Students watched the videos and answered a series of questions based on materiality and use, much like they would have done in a face-to-face visit to special collections. For the purposes of this class, we treated each visit to Special Collections like a “lab” day for a science class—it was the day to put into practice what they read about theoretically for Tuesday. Students engaged in a forum discussion in the course management system about the materials in the videos, and tied what they learned about marginalia back to earlier lessons. The videos have since become teaching tools that other instructors worldwide are using to point to examples of both studying/finding/making sense of marginalia in hand-press books, and of the process of discovery.

You had to create these suddenly at the onset of the pandemic and the closure of your university. Have you continued to use them in your courses?

The course these videos were created for is only offered every couple of years, so we haven’t had immediate need for these specific videos for the purpose of teaching in the English Department quite yet. We certainly hope to build a course focused on material texts that is more permanent in the near future, especially one that is interdisciplinary and open to students across our campus learning system. One way we see these videos as being useful that we did not expect is as ways to help the students become more comfortable with handling and exploring older book objects. Our students are often very reticent, and watching Emily and Megan together handle the books, turn the pages, lean close to look at pencil marks, shows students that in order to do this work, we must handle the books to some degree. It demonstrates to students that books are a functional technology—they are made to be used, not just stared at from behind glass. We hope that these videos highlight the accessibility of the discovery process when studying rare books.

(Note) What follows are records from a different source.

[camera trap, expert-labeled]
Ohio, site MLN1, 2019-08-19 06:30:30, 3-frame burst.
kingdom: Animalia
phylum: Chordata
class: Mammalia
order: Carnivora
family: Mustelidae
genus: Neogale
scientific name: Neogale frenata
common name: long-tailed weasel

Do you have any advice to other teachers who might want to make teaching videos of their collections or who might be exploring using videos of other collections in their courses?

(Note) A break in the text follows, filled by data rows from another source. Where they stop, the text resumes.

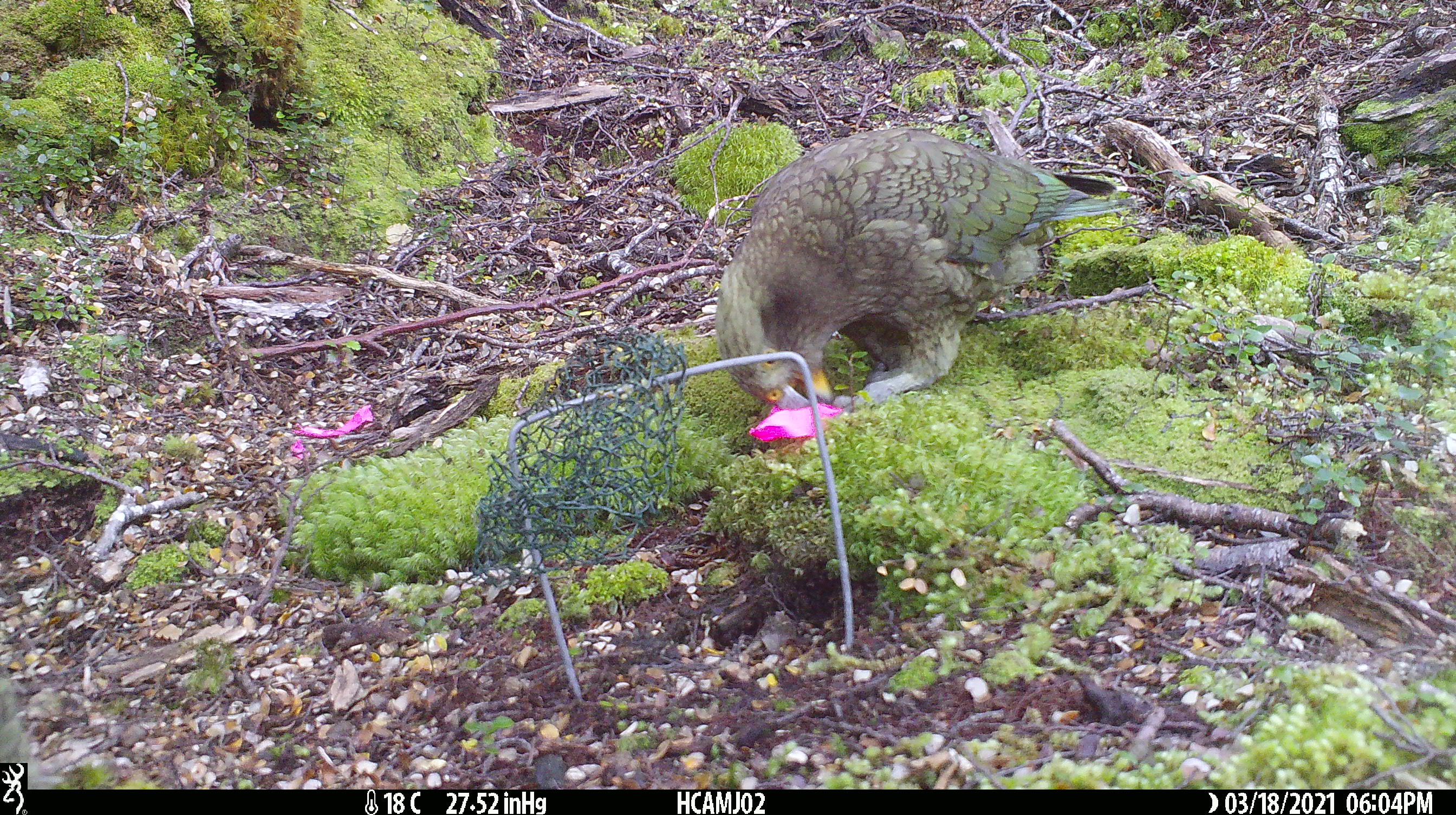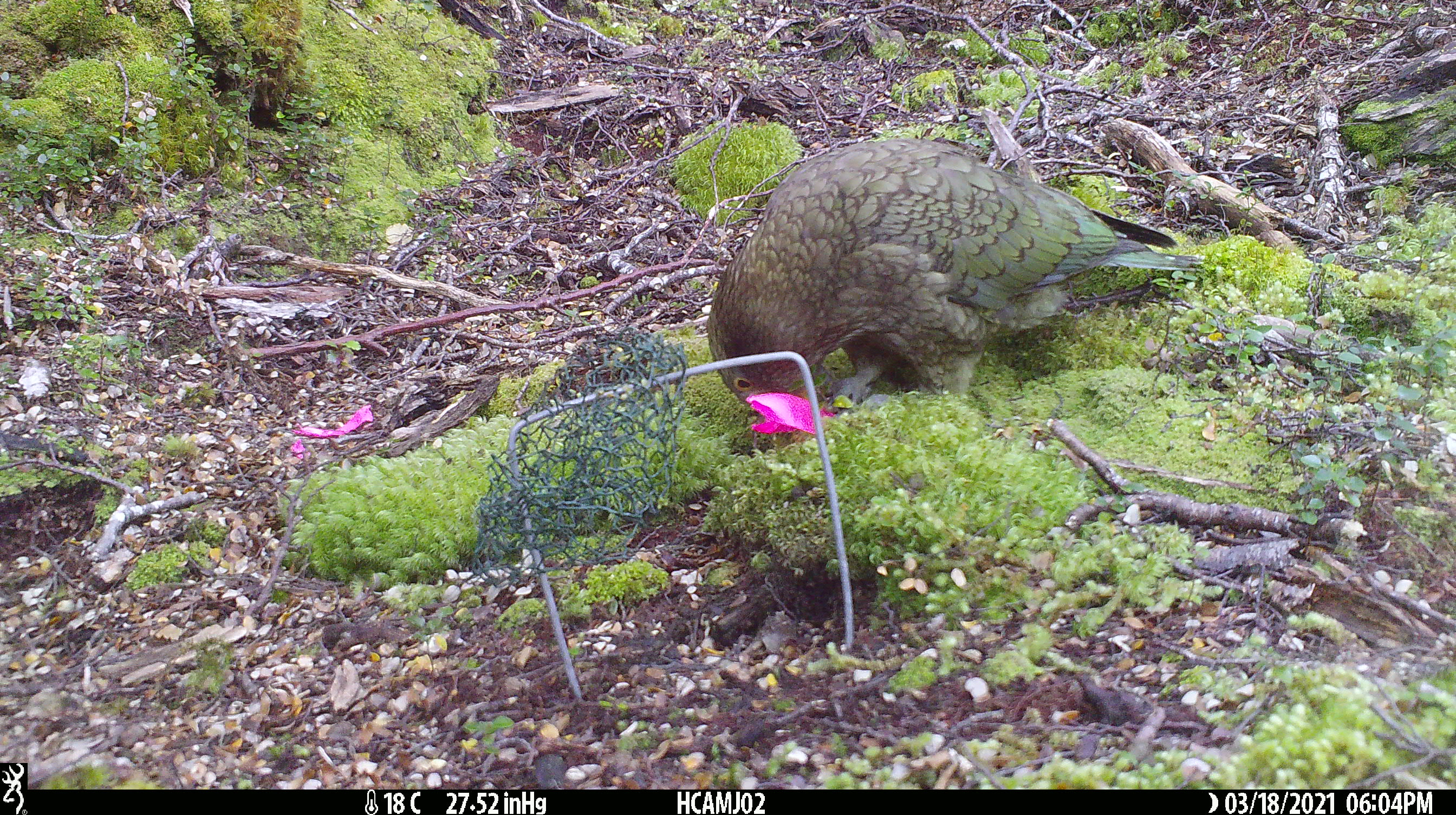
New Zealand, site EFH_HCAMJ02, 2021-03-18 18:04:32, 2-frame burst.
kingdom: Animalia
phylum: Chordata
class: Aves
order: Psittaciformes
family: Strigopidae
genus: Nestor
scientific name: Nestor notabilis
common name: kea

In the Before Times, this would be the point in the conversation where we’d be obliged to talk about “sustainability,” or ensuring that the instructional video or module or whatever has some sort of futurity built in: will this resource be broadly usable? what’s the educational return on the creators’ investment of labor? where will this resource live? can its size and file format weather server migrations and software obsolescence? etc. “Sustainability” entails the privilege of planning and selecting which resources to devote to which projects, a conversation we can’t have in 2020 and 2021 in the same way. “Sustainability,” to smaller institutions that are understaffed and underfunded, has long signaled “no.” We need to remember that higher ed is still in emergency online teaching mode: questions of futurity, professionalism, and branding for online instructional content cannot be our primary concerns while we balance health and survival, caring for others and ourselves, and teaching our students. We embraced the messy, just-in-time nature of our videos as part of our “pandemic pedagogy,” and would encourage other teachers to evaluate their own time and energy, confront their own lingering expectations of their “Before Times” pedagogies, and scale appropriately. For some, this might mean creating their own instructional videos like we did. Others might find our videos—or those already created by other teachers—useful for their own courses. And others still might opt for using digital surrogates for modeling how to interrogate printed objects’ materiality. The lesson we learned through the creation of these instructional videos is the importance of foregrounding student learning, which doesn’t have to be clean, polished, or professional to be effective.